By 1909 Chevrolet had signed on with Buick as a driver. There he became friends with the company’s owner, William Durant, who recently founded General Motors. While at Buick, Chevrolet became more involved in engineering processes, despite a lack of formal education. He even created an overhead valve engine in his personal machine shop in Detroit.
In any case, Chevrolet’s success on the track made him a star. He raced alongside other greats of the time, including Bob Burman. The two designed the 1910 Buick Special 60, building two in total. These specially made race cars, known colloquially as Buick Bugs, were victorious in multiple races.
After being kicked to the curb outside of GM headquarters in Flint, Michigan, Durant approached Chevrolet about starting a new car company. The two co-founded Chevrolet Motor Company on November 3, 1911. Durant’s hope to use Chevrolet’s racing reputation to sell cars flopped when the namesake decided he’d rather build more luxurious vehicles. In any case, Chevrolet sales boomed. Before long Durant used the new companies success to re-take control of General Motors. Louis split after selling his stock, creating Frontenac Motor Corporation with his brothers in 1916 to build racing parts for the Ford Model T.
After Frontenac cars won the 1920 and 1921 Indianapolis 500s, Chevrolet tried to sell his company to Stutz Motor Company. The deal never came to fruition and Frontenac closed its doors in 1921, a year after Louis brother Gaston died driving one in a Los Angeles race.
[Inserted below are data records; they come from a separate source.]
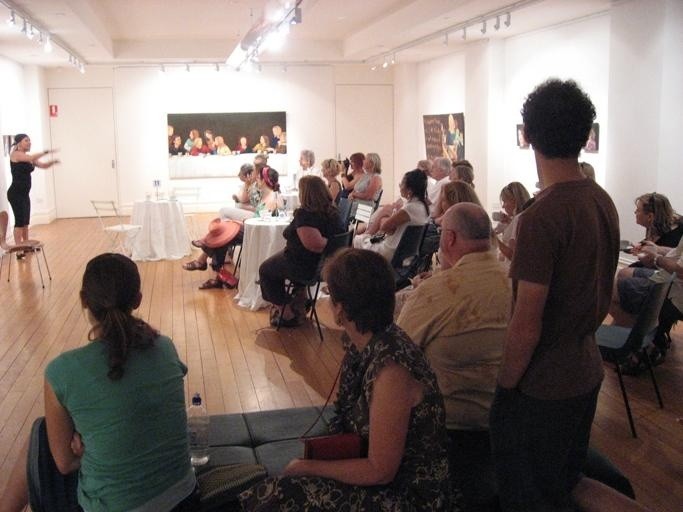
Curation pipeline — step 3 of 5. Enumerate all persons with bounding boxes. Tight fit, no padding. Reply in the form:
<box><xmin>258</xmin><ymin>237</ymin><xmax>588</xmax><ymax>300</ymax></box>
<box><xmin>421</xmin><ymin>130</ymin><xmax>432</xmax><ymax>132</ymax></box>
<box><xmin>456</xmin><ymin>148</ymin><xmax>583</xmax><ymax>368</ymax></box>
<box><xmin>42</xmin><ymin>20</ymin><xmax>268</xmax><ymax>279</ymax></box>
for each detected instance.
<box><xmin>6</xmin><ymin>135</ymin><xmax>61</xmax><ymax>257</ymax></box>
<box><xmin>490</xmin><ymin>79</ymin><xmax>620</xmax><ymax>511</ymax></box>
<box><xmin>182</xmin><ymin>156</ymin><xmax>284</xmax><ymax>290</ymax></box>
<box><xmin>517</xmin><ymin>128</ymin><xmax>528</xmax><ymax>147</ymax></box>
<box><xmin>44</xmin><ymin>255</ymin><xmax>199</xmax><ymax>510</ymax></box>
<box><xmin>610</xmin><ymin>182</ymin><xmax>683</xmax><ymax>376</ymax></box>
<box><xmin>295</xmin><ymin>150</ymin><xmax>382</xmax><ymax>207</ymax></box>
<box><xmin>262</xmin><ymin>175</ymin><xmax>344</xmax><ymax>332</ymax></box>
<box><xmin>435</xmin><ymin>115</ymin><xmax>463</xmax><ymax>164</ymax></box>
<box><xmin>167</xmin><ymin>121</ymin><xmax>287</xmax><ymax>156</ymax></box>
<box><xmin>242</xmin><ymin>245</ymin><xmax>453</xmax><ymax>509</ymax></box>
<box><xmin>576</xmin><ymin>162</ymin><xmax>596</xmax><ymax>185</ymax></box>
<box><xmin>392</xmin><ymin>203</ymin><xmax>519</xmax><ymax>462</ymax></box>
<box><xmin>356</xmin><ymin>157</ymin><xmax>532</xmax><ymax>285</ymax></box>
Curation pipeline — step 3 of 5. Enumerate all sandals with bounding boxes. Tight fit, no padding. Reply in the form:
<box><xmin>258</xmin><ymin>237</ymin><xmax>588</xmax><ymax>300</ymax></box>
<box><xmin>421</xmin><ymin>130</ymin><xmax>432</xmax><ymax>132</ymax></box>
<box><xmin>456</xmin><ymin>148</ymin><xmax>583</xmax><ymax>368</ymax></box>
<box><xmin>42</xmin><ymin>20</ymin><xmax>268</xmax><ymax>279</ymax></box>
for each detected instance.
<box><xmin>183</xmin><ymin>260</ymin><xmax>207</xmax><ymax>270</ymax></box>
<box><xmin>198</xmin><ymin>279</ymin><xmax>223</xmax><ymax>289</ymax></box>
<box><xmin>621</xmin><ymin>346</ymin><xmax>665</xmax><ymax>375</ymax></box>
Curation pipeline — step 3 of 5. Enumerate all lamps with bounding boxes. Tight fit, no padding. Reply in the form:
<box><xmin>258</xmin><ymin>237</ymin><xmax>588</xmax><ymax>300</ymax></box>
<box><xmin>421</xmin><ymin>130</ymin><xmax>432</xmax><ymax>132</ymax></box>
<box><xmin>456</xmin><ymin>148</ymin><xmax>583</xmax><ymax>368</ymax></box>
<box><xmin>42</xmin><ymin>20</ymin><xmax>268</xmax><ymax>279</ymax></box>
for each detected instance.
<box><xmin>160</xmin><ymin>61</ymin><xmax>289</xmax><ymax>74</ymax></box>
<box><xmin>362</xmin><ymin>0</ymin><xmax>541</xmax><ymax>71</ymax></box>
<box><xmin>288</xmin><ymin>7</ymin><xmax>302</xmax><ymax>24</ymax></box>
<box><xmin>0</xmin><ymin>0</ymin><xmax>87</xmax><ymax>75</ymax></box>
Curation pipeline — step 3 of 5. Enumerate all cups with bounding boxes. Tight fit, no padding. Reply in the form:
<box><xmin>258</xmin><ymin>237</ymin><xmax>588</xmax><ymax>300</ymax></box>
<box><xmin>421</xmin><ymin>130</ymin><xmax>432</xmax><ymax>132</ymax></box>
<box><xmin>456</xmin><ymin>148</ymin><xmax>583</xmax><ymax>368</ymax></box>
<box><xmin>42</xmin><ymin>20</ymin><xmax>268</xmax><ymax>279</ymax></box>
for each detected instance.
<box><xmin>259</xmin><ymin>208</ymin><xmax>294</xmax><ymax>223</ymax></box>
<box><xmin>169</xmin><ymin>150</ymin><xmax>267</xmax><ymax>157</ymax></box>
<box><xmin>145</xmin><ymin>191</ymin><xmax>178</xmax><ymax>201</ymax></box>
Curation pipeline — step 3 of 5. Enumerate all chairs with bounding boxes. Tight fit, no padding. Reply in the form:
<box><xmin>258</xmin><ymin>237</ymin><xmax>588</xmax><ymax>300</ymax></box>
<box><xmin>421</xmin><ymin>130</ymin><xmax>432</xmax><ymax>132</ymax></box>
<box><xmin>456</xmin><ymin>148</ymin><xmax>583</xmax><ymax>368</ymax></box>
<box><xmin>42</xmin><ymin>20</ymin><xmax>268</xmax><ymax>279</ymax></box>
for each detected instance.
<box><xmin>0</xmin><ymin>211</ymin><xmax>51</xmax><ymax>289</ymax></box>
<box><xmin>91</xmin><ymin>200</ymin><xmax>145</xmax><ymax>262</ymax></box>
<box><xmin>231</xmin><ymin>199</ymin><xmax>287</xmax><ymax>276</ymax></box>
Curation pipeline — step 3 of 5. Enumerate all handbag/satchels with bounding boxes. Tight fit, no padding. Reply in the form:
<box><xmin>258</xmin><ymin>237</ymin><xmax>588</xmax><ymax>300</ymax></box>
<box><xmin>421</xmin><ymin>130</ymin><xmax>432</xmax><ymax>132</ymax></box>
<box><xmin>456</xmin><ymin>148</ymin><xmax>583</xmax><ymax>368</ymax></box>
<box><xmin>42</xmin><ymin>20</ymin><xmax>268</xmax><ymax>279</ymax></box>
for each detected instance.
<box><xmin>370</xmin><ymin>232</ymin><xmax>386</xmax><ymax>243</ymax></box>
<box><xmin>218</xmin><ymin>268</ymin><xmax>239</xmax><ymax>288</ymax></box>
<box><xmin>304</xmin><ymin>434</ymin><xmax>361</xmax><ymax>460</ymax></box>
<box><xmin>269</xmin><ymin>296</ymin><xmax>306</xmax><ymax>324</ymax></box>
<box><xmin>196</xmin><ymin>464</ymin><xmax>268</xmax><ymax>508</ymax></box>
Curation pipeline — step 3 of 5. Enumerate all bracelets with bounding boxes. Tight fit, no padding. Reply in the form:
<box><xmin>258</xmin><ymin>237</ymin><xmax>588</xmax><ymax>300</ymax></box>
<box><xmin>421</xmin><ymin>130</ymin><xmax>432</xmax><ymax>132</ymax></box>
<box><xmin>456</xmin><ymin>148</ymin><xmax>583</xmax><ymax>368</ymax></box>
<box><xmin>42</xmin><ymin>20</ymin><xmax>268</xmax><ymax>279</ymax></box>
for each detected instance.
<box><xmin>44</xmin><ymin>150</ymin><xmax>49</xmax><ymax>154</ymax></box>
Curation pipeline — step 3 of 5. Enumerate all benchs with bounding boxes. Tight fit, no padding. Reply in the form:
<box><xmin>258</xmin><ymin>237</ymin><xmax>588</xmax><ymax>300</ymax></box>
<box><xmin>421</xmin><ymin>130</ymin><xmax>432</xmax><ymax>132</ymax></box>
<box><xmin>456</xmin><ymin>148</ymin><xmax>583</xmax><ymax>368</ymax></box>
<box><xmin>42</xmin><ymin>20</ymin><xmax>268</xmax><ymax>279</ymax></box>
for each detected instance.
<box><xmin>27</xmin><ymin>405</ymin><xmax>636</xmax><ymax>511</ymax></box>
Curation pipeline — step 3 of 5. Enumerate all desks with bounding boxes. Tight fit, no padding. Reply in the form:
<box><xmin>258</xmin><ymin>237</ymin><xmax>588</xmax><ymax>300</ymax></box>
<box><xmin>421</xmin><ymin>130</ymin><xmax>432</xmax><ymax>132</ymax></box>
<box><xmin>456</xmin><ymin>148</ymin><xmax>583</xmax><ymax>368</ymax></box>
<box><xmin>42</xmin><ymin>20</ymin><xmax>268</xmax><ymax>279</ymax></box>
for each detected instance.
<box><xmin>125</xmin><ymin>200</ymin><xmax>192</xmax><ymax>261</ymax></box>
<box><xmin>233</xmin><ymin>217</ymin><xmax>330</xmax><ymax>312</ymax></box>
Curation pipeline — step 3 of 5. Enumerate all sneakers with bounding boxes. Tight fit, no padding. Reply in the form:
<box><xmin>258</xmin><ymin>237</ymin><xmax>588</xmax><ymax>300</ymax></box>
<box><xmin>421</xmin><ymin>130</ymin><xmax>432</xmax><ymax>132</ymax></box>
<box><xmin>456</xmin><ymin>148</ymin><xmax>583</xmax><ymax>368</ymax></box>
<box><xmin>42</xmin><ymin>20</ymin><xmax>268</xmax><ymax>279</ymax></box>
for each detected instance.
<box><xmin>192</xmin><ymin>240</ymin><xmax>205</xmax><ymax>247</ymax></box>
<box><xmin>17</xmin><ymin>248</ymin><xmax>40</xmax><ymax>259</ymax></box>
<box><xmin>271</xmin><ymin>314</ymin><xmax>299</xmax><ymax>326</ymax></box>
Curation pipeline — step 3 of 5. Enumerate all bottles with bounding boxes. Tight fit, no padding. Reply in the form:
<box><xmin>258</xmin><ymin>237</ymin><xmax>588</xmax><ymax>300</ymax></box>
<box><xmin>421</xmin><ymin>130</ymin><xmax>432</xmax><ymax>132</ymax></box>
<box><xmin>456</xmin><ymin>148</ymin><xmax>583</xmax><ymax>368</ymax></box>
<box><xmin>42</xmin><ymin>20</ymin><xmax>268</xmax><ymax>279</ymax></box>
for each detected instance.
<box><xmin>187</xmin><ymin>392</ymin><xmax>210</xmax><ymax>466</ymax></box>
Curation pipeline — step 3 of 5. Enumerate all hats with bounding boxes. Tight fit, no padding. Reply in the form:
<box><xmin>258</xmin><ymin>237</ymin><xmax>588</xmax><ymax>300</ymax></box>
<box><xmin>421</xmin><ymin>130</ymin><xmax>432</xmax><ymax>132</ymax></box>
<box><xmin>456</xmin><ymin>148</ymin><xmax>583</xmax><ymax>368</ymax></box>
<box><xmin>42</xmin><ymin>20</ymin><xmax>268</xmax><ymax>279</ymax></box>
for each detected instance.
<box><xmin>11</xmin><ymin>134</ymin><xmax>26</xmax><ymax>146</ymax></box>
<box><xmin>203</xmin><ymin>218</ymin><xmax>241</xmax><ymax>249</ymax></box>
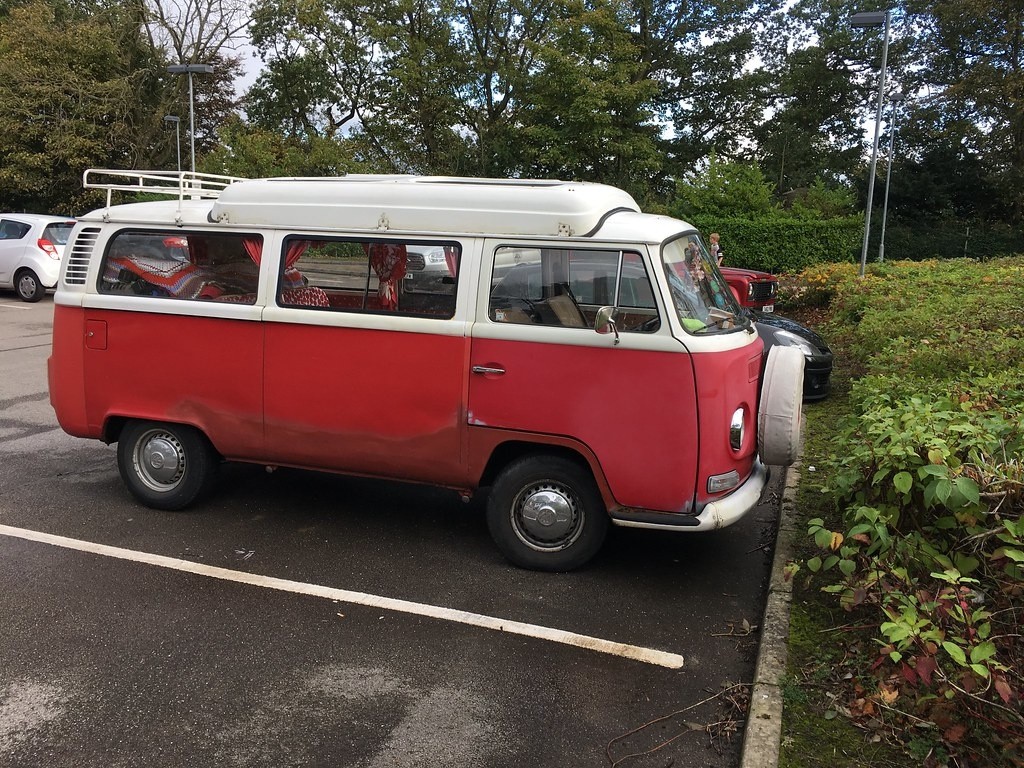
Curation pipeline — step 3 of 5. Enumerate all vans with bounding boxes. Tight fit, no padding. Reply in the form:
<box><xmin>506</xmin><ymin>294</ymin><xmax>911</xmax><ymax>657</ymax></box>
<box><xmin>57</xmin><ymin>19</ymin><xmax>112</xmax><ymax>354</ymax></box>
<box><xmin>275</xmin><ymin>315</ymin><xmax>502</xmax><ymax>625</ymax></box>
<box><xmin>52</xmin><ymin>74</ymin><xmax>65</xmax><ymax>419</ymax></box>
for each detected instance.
<box><xmin>48</xmin><ymin>167</ymin><xmax>807</xmax><ymax>571</ymax></box>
Louis and his surviving brother Arthur later began to dabble in aircraft engines, founding Chevrolair. Bad business dealing cut them out of profits after the Chevrolair 333 engine hit the market as the Martin 4-333 Bomber. However, in 1934, Chevrolet once again found himself in the car business.
Chevrolet became a consultant for General Motors, where he remained until 1938 when a cerebral hemorrhage forced his retirement. He retired to Florida but passed away in 1941 on a visit to Detroit. He is buried next to his brother at a cemetery near Indianapolis Motor Speedway. Chevrolet is recognized as an automotive great, having earned an induction into the Automotive Hall of Fame in 1969.